Carcillo’s suspension likely does not mean much in the long run, as Derick Brassard’s return appears to be imminent for game four. The real question becomes when Stepan will return to the lineup, as J.T. Miller will likely be filling in for him while he is out. And if that is the case, how badly will the efficiency of the Nash-Stepan-Kreider line, which has been highly effective this series?
On another note, Marc Staal and P.K. Subban both need to step up for their respective teams. I’ve noticed the same trend with both of these guys. They have panicked under the pressure of quick, aggressive forechecking in their own zone, committed several turnovers, and have missed out on some key scoring chances. Staal has struggled with puck play along the boards, while Subban’s mistakes have mostly come in open ice. Luckily, for the Rangers, Staal is a only second-pair defenseman. Subban is not only the best defenseman on the team, he is the lifeblood of their energy. Eventually, he will have to put his money where his ever-active mouth is, as the saying goes, and put points on the board. He has 0 points this series, is -3, and has taken 4 penalty minutes.
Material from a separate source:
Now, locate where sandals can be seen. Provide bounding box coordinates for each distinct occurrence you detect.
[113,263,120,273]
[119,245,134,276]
And speaking of missed opportunities, how many did the Rangers miss in game three alone? Staal and Girardi shot wide on several shots from the slot, Martin St. Louis was stopped on at least three one-timers from down low, and of course, their offensive attack was stymied for the most part by Dustin Tokarski. The Tick stopped 35 of 37 shots, and while his rebound control has left a little to be desired, enough can’t be said of his athleticism and his confidence in the crease. For someone who has been a minor leaguer his entire career, he’s held his own, and proven that Price’s injury does not mean the death of the Habs.
From Montreal’s standpoint, game three is more a breath of fresh air than anything else. They have life in the series, even without ace goaltender Carey Price. If they can manage to win one more at Madison Square Garden, an entirely plausible concept given how little home-ice advantage has meant to New York this year, they will hold the advantage in a best-of-three showdown. First two games aside, the Bell Center is still the Bell Center, a difficult place to score in, and a more difficult place to win in.
You know what this game reminded me of, from the Rangers’ point of view? Game five of the 2012 Eastern Conference Finals against the Devils. In that game, the Rangers came back from an early 3-0 deficit at home to tie the game in the third after a puck bounced off the back of Martin Brodeur’s leg and in for the game-tying goal. The Garden is going wild. The Rangers would lose the game by one. They would lose the series in game six.
Now, does this mean the Rangers should be in crisis mode? No. But Canadiens are hot on their heels.
And that means game four Sunday night (8 pm EST) is a must-win for both sides.
So please score. Like, for real. So James can shut up. Please.